Search code examples
pythoncombinations

Pairing with itertools combinations - long code execution on large volume of data


I am working on a task to get all possible combinations (pairs) of ID's (companies) which paritipated in one bid and create a new data frame with ID_1, ID_2, matching parameter (tender ID).

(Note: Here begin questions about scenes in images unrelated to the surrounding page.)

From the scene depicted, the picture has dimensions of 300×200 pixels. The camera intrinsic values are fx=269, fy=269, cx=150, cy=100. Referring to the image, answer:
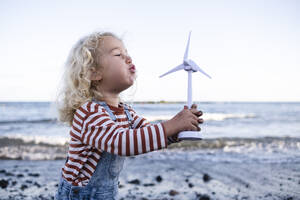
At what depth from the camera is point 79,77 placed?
215 centimetres

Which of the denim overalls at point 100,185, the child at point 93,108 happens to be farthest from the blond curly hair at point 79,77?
the denim overalls at point 100,185

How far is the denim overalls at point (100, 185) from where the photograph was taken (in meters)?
2.05

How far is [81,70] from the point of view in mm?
2145

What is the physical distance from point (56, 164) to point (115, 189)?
512 cm

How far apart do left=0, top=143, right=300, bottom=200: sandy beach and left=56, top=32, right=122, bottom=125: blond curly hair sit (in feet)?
9.16

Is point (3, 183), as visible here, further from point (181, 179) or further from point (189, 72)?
point (189, 72)

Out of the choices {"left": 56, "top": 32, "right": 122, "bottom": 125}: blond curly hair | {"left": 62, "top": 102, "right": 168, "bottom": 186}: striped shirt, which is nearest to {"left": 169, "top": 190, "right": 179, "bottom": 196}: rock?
{"left": 62, "top": 102, "right": 168, "bottom": 186}: striped shirt

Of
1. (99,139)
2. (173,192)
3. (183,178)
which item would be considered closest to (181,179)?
(183,178)

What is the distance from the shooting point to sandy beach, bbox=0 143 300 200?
471cm

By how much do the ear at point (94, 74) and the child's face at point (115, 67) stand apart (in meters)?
0.03

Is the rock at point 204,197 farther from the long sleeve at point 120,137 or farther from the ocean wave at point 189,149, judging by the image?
the ocean wave at point 189,149

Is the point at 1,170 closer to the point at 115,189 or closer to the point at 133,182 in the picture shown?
the point at 133,182

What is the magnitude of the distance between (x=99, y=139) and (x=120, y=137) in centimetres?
15

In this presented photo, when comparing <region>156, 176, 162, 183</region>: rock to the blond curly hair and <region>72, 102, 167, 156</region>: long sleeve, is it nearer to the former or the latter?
the blond curly hair
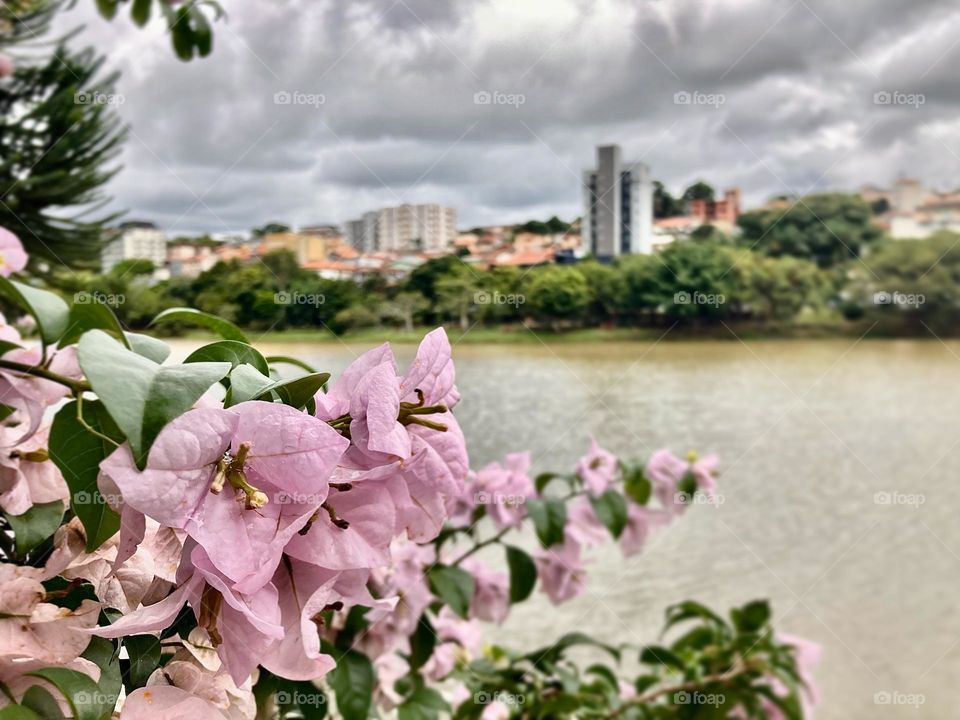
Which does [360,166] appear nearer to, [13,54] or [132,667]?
[13,54]

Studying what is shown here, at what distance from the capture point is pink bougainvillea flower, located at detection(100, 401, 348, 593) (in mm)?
148

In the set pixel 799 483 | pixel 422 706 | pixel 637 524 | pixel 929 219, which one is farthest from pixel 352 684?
pixel 929 219

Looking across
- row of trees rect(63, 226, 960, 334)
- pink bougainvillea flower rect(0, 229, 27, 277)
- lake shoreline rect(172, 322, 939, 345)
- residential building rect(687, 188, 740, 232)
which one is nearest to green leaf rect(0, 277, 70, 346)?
pink bougainvillea flower rect(0, 229, 27, 277)

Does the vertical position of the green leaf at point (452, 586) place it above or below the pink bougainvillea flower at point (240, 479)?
below

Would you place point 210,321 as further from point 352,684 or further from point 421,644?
point 421,644

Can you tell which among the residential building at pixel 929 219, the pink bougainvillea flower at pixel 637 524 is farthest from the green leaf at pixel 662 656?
the residential building at pixel 929 219

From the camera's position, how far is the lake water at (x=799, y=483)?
1.55 metres

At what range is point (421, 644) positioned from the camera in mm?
618

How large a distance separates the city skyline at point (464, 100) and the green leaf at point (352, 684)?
3.17 feet

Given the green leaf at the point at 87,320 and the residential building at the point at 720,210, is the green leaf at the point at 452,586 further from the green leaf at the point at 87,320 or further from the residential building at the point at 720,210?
the residential building at the point at 720,210

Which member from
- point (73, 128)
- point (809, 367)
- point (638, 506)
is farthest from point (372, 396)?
point (809, 367)

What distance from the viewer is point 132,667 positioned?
0.20m

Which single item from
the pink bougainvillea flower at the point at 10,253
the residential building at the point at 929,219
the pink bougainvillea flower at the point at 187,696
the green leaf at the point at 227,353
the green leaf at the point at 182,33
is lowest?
the pink bougainvillea flower at the point at 187,696

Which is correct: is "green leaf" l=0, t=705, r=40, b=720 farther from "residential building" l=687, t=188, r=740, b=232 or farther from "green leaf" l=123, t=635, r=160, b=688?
"residential building" l=687, t=188, r=740, b=232
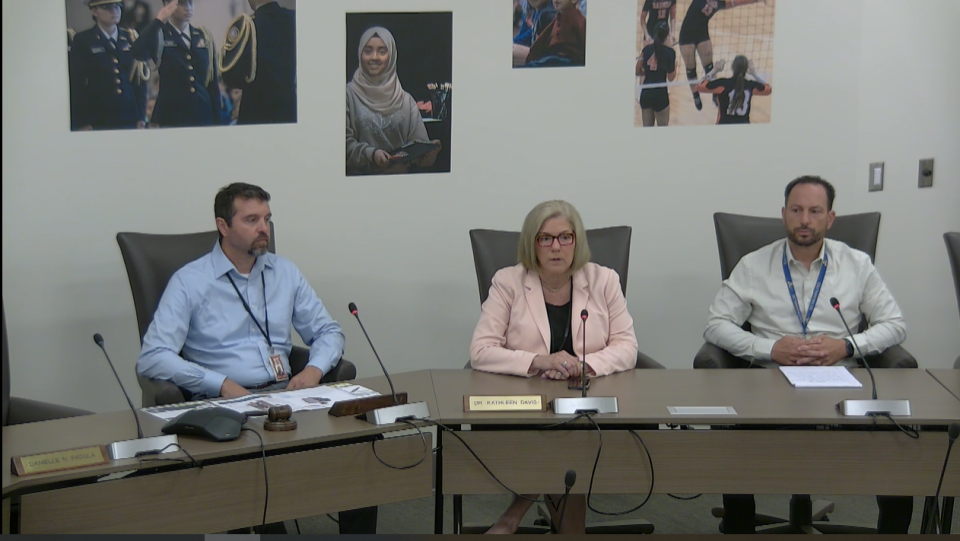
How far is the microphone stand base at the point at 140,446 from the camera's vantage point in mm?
1719

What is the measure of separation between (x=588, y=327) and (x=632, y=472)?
27.3 inches

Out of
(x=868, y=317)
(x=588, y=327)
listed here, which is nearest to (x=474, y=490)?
(x=588, y=327)

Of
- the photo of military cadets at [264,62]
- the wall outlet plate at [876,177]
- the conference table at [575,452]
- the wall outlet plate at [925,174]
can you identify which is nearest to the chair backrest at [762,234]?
the wall outlet plate at [876,177]

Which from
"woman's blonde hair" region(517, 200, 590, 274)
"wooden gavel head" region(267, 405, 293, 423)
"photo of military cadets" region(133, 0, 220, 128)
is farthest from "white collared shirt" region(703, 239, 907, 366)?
"photo of military cadets" region(133, 0, 220, 128)

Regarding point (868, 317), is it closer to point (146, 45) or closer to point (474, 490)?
point (474, 490)

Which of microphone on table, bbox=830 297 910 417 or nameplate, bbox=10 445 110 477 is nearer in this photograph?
nameplate, bbox=10 445 110 477

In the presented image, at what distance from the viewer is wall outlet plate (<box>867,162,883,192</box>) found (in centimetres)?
363

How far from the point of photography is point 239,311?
2.81m

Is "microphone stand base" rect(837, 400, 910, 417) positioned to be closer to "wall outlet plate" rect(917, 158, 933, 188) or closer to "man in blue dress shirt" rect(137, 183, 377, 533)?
"man in blue dress shirt" rect(137, 183, 377, 533)

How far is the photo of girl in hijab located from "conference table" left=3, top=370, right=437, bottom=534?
1661 mm

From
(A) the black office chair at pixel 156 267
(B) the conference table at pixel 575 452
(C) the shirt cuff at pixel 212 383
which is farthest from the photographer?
(A) the black office chair at pixel 156 267

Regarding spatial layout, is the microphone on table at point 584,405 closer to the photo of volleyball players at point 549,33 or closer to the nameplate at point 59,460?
the nameplate at point 59,460

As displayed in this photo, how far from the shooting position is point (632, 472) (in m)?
2.03

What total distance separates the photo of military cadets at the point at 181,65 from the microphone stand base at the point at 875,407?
8.44ft
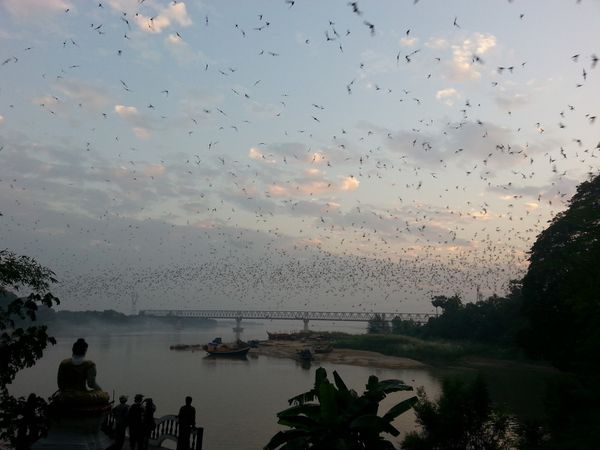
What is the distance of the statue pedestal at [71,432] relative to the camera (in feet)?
30.3

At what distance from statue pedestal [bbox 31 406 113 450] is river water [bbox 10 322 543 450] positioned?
53.8 ft

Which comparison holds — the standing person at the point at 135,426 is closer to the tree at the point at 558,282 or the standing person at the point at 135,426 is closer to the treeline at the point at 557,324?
the treeline at the point at 557,324

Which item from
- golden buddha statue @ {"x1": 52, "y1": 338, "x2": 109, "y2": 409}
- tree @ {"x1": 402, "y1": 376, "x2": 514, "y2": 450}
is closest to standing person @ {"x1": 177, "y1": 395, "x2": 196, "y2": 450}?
golden buddha statue @ {"x1": 52, "y1": 338, "x2": 109, "y2": 409}

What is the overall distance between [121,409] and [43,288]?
317 inches

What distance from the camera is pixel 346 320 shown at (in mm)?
176625

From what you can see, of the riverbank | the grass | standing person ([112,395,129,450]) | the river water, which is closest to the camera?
standing person ([112,395,129,450])

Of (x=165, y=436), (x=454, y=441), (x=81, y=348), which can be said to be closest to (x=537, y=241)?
(x=454, y=441)

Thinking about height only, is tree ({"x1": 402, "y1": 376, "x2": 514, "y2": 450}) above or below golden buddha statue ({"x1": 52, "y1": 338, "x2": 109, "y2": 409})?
below

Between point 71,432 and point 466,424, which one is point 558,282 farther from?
point 71,432

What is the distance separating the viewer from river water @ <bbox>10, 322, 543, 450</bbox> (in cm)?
3073

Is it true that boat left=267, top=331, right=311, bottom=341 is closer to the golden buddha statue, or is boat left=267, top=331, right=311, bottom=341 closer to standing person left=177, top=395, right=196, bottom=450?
standing person left=177, top=395, right=196, bottom=450

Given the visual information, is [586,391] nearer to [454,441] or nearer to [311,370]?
[454,441]

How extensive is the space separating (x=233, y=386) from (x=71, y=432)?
4257cm

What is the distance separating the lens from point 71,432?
9352mm
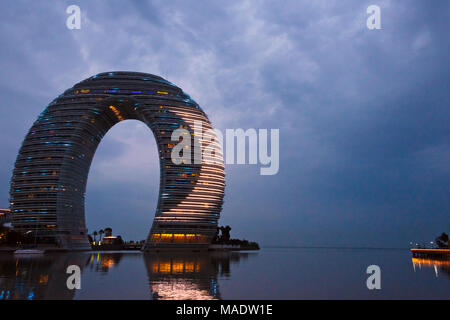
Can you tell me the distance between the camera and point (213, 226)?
112 meters

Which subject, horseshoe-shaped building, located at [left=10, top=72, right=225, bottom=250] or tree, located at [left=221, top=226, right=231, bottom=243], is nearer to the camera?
horseshoe-shaped building, located at [left=10, top=72, right=225, bottom=250]

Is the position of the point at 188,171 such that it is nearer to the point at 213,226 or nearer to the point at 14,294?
the point at 213,226

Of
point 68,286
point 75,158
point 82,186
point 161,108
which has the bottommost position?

I have prepared the following two functions which provide me with the required result however the execution time exceeds several hours when applying to df with more than 500k lines.

import pandas as pd
from itertools import combinations
def get_pairs(dataframe, items):
   return (
       (c1, c2, item)
       for item in items
       for c1, c2 in combinations(dataframe[dataframe['tender_product'] == item]['ID_name'], 2)
   )
def get_all_pairs(df):
        pairs = get_pairs(df,df['tender_product'])
        df= pd.DataFrame(pairs, columns=['ID_name1', 'ID_name2','tender_product'])
        df=df.query('ID_name1 != ID_name2')
        df=df.drop_duplicates()
        df['pair'] = df['ID_name1'].astype(str)+'_'+df['ID_name2'].astype(str)
        df['reversed_pair'] =df['ID_name1'].astype(str)+'_'+df['ID_name2'].astype(str)
        return df

What are the options to optimize the code to make it work faster with the same result?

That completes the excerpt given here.